■ **Source**:
===============

Frankly, this material is handled with more depth in Fire In The Valley ($9.95, Osborne, McGraw-Hill) which was Antic's favorite general computer book of 1984 and devoted a full 288 pages to "The Making of the Personal Computer" in Silicon Valley.

For example, Hackers hardly mentions Wozniak's partner Steve Jobs, presumably because the author sees Jobs as some kind of high tech hustler rather than a hacker. However, even this section of the book contains many new details and is well worth reading.

MONEY IN EDEN

The final section shows how the skyrocketing popularity of the Apple II created the first large-scale market for computer software. And big money destroyed the purest form of the Hacker Ethic, even though there were still great programming feats to come.

This story is told mostly through Ken and Roberta Williams of Sierra On-Line, creators of the first graphics adventure games-Mystery House and Wizard And The Princess. Although Ken Williams was as much of an entrepreneur as a programming whiz, he and his shy, game-writing wife Roberta were not exactly into the traditional business ethic. In 1981, Sierra On-Line even organized a white-water rafting trip for the bosses of all the competing entertainment software houses, including Broderbund and Electronic Arts.

ATARI WHIZ KID

Antic readers will be particularly interested in the tale of Sierra On-Line programmer John Harris, a nice-looking but awkwardly shy San Diego teenager who earned over $100,000 a year as the first star independent programmer of games for Atari computers.

The Harris masterpieces were the Atari version of Frogger and the superior Pac-Man clone, Jaw-breaker. Harris turned down a huge Atari offer for Jawbreaker because he wanted to punish the company for withholding information about the memory map.

Despite his negative feelings about the old Atari management, Harris loved the outstanding graphics and sound capabilities of his model 800. He had such contempt for the Apple that "At the very mention of the machine, Harris would recoil and make the sign of the cross, as if warding off a vampire."

In fact, Harris eventually quit Sierra On-Line and joined Atari-oriented Synapse Software largely because he believed Sierra was downgrading the Atari in favor of the Apple.

PART II: "DARK SIDE" HACKING

OUT OF THE INNER CIRCLE
by 'The Cracker" Bill Landreth
Microsoft Press
10700 Northup Way, Box 92700
Bellevue, WA 98009
230 pages, trade paperbound
$9.95
The intention of this book is also given away by its subtitle, 'A Hacker's Guide To Computer Security." Out Of The Inner Circle represents the grand old literary tradition of a "reformed" lawbreaker warning the public against his former gang.

Authors of this kind of book are rarely able to avoid giving the impression that they had much more fun before they went straight.

Inner Circle is an extremely well designed large-format paperback from the Microsoft software company. Interestingly enough, according to Fire In The Valley, Microsoft founder Bill Gates started out as a teenage large-system hacker before hitting it big in commercial programming.

Bill Landreth, "The Teenage Computer Wizard Who Was Apprehended by the FBI," is at his best when describing what motivates the kind of online hackers who devote their talent and time to gaining unauthorized entry onto large telecommunications systems.

===============

(Records)
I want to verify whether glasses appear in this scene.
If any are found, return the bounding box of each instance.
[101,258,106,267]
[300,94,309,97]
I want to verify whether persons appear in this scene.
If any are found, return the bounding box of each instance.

===============

■ **What is needed**: Copy the part of the book review above from "This story is" to "and Electronic Arts.", word for word.

■ **Answer to this task**:
This story is told mostly through Ken and Roberta Williams of Sierra On-Line, creators of the first graphics adventure games-Mystery House and Wizard And The Princess. Although Ken Williams was as much of an entrepreneur as a programming whiz, he and his shy, game-writing wife Roberta were not exactly into the traditional business ethic. In 1981, Sierra On-Line even organized a white-water rafting trip for the bosses of all the competing entertainment software houses, including Broderbund and Electronic Arts.